For many, the first trimester is difficult because of the bad morning sickness. There is higher risk of miscarriage during the first trimester. Wait until you’re well. Check airline and insurance guidelines. Many airlines won’t let you fly after 28 weeks without a letter from doctor, while many insurance companies won’t cover any emergencies after 32nd week. If you do need to fly late in your pregnancy, have doctor’s permission and supporting documents ready. If you’re traveling internationally, check the destination country’s rules for admitting pregnant women and be aware of what medical services they can supply. If you prematurely give birth and your child requires time in a care unit overseas, many insurers may not cover. Clarify what your trip cancellation policy is just in case complications prevent you from going.


There’s nothing worse than feeling rushed and anxious when you’re pregnant. Be early and if possible make sure you arrive at the airport 90 minutes before the flight. This will give you time to find someone help you with your luggage, handle any unexpected questions at check in and react to gate changes accordingly. This is especially crucial if you’re pregnant and traveling with another child. Arriving early will allow for multiple bathroom breaks!

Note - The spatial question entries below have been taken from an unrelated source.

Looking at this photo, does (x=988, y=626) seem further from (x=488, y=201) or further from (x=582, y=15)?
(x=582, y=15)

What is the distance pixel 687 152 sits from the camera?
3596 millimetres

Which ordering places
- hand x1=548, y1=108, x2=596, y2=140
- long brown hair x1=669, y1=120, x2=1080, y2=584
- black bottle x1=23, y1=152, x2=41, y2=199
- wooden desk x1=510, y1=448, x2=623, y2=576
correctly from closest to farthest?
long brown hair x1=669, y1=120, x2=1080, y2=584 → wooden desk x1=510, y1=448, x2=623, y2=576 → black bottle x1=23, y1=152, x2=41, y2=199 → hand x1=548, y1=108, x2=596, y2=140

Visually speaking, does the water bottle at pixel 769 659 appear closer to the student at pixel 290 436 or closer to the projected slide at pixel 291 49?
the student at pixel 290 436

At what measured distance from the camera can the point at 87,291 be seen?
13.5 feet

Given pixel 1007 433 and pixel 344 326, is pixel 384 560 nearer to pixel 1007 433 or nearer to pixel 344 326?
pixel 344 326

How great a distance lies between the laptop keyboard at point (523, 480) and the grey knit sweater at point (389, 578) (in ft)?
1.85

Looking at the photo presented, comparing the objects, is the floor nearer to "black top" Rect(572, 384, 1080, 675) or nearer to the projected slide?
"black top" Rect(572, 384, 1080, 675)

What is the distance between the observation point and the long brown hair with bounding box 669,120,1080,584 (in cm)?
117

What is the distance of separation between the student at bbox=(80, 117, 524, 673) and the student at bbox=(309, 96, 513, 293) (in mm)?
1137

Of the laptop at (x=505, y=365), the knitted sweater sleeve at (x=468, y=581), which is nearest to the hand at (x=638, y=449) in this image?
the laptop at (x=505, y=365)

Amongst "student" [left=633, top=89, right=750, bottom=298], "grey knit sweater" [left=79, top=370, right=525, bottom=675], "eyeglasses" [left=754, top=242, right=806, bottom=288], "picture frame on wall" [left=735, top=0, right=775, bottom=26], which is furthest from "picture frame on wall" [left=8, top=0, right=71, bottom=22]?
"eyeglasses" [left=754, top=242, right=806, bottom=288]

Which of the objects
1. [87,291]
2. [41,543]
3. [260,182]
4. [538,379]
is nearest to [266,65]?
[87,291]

You can take your time.



People love helping pregnant women. Something about carrying new life seems to make people behave kinder and it’s something you should totally accept with open arms. If you need help getting an item in or out of the overhead compartment, just let a flight attendant know. Same goes for large bags when traveling internationally. 


When you’re flying, you’re more prone to dehydration so drink water! Also pack healthy snacks like carrot, apple and almonds to keep you full. If you’re battling nausea or are an anxious flyer, talk to your doctor about which medications are safe to take while en route to your final destination.



Use a backpack for a carry on. This will help evenly distribute the weight across your back and save your already sore body when trekking. In terms of clothes, wear something a bit sports luxe or loose and flowy. Many women opt for tight stretchable leggings, but make sure they don’t cut into the middle of your belly or in the back of your knees. Circulation is crucial when you’re pregnant, so dress in things that let the blood flow. Bring neck pillow if you need too.